* **Required task**:
Continue the spoken passage about Vesper Finance and DeFi security below, starting after its last sentence.
--- Start of Source extract ---
It's so difficult, sometimes even for software engineers, to evaluate the security of a project that average users kind of had no hope. And we founded Vesper as a layer sort of, you know, maybe a translation protocol almost, for users to just say, "Well, I have confidence that Vesper Finance is going out and evaluating each of these projects through the Vesper community and deciding on security parameters, asset limits, performance parameters, and then deploying that into a decentralized, non-custodial set of pools." So the users, they wouldn't have to, you know, discern, okay pickle security or yam security or sushi security. 

We've done, through that community and that software pipeline process, done that work for the users. And so they can just come to Vesper and have the confidence that if I have some, you know, let's pick a thematic token DPI. If they have some DPI tokens, they can have the confidence that they deposited into a Vesper pool. It's going to automatically seek the best APY among all the safe, tested, audited DeFi products such that you can have a confident -- higher confidence, you can never be certain, nothing in life is certain -- but have a much higher confidence that that balance is not going to go to zero one night and a hack.
--- End of Source extract ---
--- Start of Data ---
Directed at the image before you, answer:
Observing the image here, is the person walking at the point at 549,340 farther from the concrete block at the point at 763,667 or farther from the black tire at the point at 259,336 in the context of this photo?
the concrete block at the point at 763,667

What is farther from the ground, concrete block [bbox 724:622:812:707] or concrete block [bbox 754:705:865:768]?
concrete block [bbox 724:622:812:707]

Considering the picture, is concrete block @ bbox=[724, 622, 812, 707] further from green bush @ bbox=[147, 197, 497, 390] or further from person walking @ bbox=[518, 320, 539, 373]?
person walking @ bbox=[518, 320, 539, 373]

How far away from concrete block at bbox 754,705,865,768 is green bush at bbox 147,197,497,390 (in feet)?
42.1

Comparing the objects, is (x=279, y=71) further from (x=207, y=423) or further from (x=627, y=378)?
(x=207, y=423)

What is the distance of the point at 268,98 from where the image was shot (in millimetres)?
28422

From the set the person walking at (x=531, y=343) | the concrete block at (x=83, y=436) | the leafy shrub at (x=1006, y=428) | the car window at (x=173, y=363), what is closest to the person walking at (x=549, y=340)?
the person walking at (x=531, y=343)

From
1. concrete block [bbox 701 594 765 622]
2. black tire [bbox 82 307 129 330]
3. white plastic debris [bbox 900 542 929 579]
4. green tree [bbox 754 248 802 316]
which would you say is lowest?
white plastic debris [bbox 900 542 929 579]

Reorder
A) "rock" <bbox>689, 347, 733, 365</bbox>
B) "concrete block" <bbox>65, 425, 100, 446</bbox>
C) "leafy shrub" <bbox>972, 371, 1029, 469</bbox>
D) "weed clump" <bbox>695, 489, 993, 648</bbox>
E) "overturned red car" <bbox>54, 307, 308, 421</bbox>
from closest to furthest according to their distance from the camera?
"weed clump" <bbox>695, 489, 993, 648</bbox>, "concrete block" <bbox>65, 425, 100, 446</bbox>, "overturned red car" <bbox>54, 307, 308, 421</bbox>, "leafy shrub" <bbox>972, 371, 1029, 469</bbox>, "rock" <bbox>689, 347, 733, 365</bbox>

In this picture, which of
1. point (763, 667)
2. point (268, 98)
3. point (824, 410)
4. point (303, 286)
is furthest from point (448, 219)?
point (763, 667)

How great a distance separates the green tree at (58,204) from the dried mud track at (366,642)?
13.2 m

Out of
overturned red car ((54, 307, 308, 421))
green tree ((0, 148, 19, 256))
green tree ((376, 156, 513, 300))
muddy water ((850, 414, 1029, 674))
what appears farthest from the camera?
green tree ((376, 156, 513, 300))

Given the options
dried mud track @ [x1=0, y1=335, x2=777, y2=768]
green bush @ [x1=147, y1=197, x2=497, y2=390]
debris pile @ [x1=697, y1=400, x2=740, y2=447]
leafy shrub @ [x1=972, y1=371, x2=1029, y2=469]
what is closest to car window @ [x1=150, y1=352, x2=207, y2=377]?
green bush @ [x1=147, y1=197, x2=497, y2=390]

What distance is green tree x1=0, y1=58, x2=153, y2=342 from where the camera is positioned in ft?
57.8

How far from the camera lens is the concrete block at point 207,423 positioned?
--- End of Data ---
* **Exercise answer**:
Crypto Texan: Right, so y'all are leveraging the composability of other DeFi projects, is that correct? Is that how– and how do the Vesper Grow Pools or the Vesper Earn Pools, how do those work exactly? 

Jeff: Yeah, that's exactly what's going on, is some people apply the label "meta aggregator" in that we connect directly to as many DeFi platforms as we can, which are safe, and we go through that first level of evaluation of, you know, is a given DeFi platform, that we want to compose with that composability, is that DeFi platform audited? What's its track record? How long has it been on the market? We call that seasoning. Has it kind of been through the Darwinian trial by fire of the open market and the open internet for a month, three months, six months, a year? All of those raise our trust and quality metrics. 

How do the Vesper Grow pools work? They examined those metrics that produce a list of yield strategies, modular automated yield strategies, which are going out to Compound or Harvest or AAVE or Yearn and sourcing the best yield within those risk parameters. So again, that might be a lot of technical how it works, deep dive for the audience.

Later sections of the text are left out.